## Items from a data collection

----------

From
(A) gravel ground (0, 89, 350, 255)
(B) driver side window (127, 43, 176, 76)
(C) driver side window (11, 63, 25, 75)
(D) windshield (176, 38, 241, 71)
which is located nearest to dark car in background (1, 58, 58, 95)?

----------

## What is asked
Update the items above by replacing every "driver side window" with "driver's side window", leaving everything else unchanged.

## Worked solution
From
(A) gravel ground (0, 89, 350, 255)
(B) driver's side window (127, 43, 176, 76)
(C) driver's side window (11, 63, 25, 75)
(D) windshield (176, 38, 241, 71)
which is located nearest to dark car in background (1, 58, 58, 95)?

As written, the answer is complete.